Con las editoriales no, o no necesariamente, sino con cómo funciona esta comunidad de gente que trabaja de eso, que intermedia en una producción, que tiene que ver con los libros para chicos, con tradiciones, porque ahí pesa evidentemente que la literatura está asociada a la situación escolar. O sea, tienen un elemento pedagogizante de movida. Aunque muchos digamos que debiera adquirir independencia, lo cierto es que la literatura infantil circula mucho en la escuela. María Elena Walsh decía que pensaba en sus libros para el recreo, no para el aula, y sí, yo también lo deseo. Hace poco me mandaron una foto de cuatro pibes sentados en el suelo, en el recreo, con un solo libro, los cuatro metiendo la cabeza ahí, y era un libro mío. Pensé: ¡wow, por fin! Porque en el aula nunca sabés si los obligan a leerte, qué se yo.
El humor y el absurdo son dos de los elementos que más te caracterizan.
Es mi mirada. Normalmente yo hago esos procesos que implican el humor; exagerar, rebajar, cambiar los nombres a las cosas. Incluso sin interlocutor, como un rumor mental.
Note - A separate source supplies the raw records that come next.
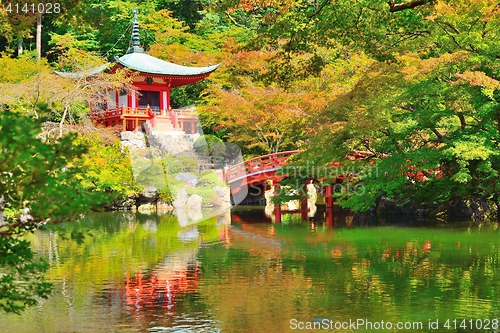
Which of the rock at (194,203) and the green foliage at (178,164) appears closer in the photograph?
the rock at (194,203)

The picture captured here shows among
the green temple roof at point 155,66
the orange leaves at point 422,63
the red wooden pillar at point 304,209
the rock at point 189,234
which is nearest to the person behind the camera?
the orange leaves at point 422,63

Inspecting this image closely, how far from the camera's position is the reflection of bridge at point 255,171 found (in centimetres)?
2470

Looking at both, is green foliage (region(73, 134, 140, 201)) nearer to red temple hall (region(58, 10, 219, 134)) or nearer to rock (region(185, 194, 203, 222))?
rock (region(185, 194, 203, 222))

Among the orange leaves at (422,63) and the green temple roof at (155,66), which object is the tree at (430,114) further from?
the green temple roof at (155,66)

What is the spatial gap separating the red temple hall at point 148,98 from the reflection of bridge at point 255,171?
187 inches

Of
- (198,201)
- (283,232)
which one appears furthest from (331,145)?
(198,201)

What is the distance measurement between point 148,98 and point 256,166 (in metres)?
7.54

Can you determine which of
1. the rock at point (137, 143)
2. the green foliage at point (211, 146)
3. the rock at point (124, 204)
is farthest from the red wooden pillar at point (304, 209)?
the rock at point (137, 143)

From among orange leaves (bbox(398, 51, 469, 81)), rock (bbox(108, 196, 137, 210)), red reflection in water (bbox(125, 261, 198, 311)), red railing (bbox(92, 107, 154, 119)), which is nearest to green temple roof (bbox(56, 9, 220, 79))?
red railing (bbox(92, 107, 154, 119))

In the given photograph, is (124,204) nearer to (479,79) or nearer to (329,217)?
(329,217)

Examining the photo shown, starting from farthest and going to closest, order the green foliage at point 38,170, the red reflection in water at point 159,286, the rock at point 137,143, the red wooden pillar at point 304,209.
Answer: the rock at point 137,143
the red wooden pillar at point 304,209
the red reflection in water at point 159,286
the green foliage at point 38,170

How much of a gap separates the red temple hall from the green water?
12.2m

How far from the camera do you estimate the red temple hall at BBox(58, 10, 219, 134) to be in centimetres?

Hice libros serios, pero predomina el absurdo. Al principio, cuando arranqué, algunos me decían que los chicos no entendían la ironía, pero yo les daba el ejemplo de un bebé, alguien recién entrado al lenguaje y que todavía no habla, cuyo padre le dice "te voy a comer la panza". Si no entendiera la ironía, el chico se pondría a llorar desesperado. Los chicos captan todas las posibilidades del lenguaje, todo el instrumental. Después hay una cuestión de datos, claro: hacés una ironía sobre Heidegger y no entiende, pero si el recurso ese de la ironía lo usás para algo que sí conoce, lo entiende.
¿Qué estás leyendo de literatura infantil?
No leo mucho. No tengo una gran curiosidad por la literatura infantil, no ando leyendo lo último que sale. Quizás suene mal, porque habría que ser generoso y leer todo, pero qué se yo. Uno lee lo que lee. No es por preservarme ni nada de eso. Leés lo que te estimula, lo que te gusta. Es muy pesado leer lo que no querés leer. Las veces que fui jurado me resultó muy trabajoso. Lo que más leo es novela y poesía. Ahora, por ejemplo, estoy leyendo Black out, de María Moreno y, justamente La ironía, un ensayo filosófico de Jankélevich.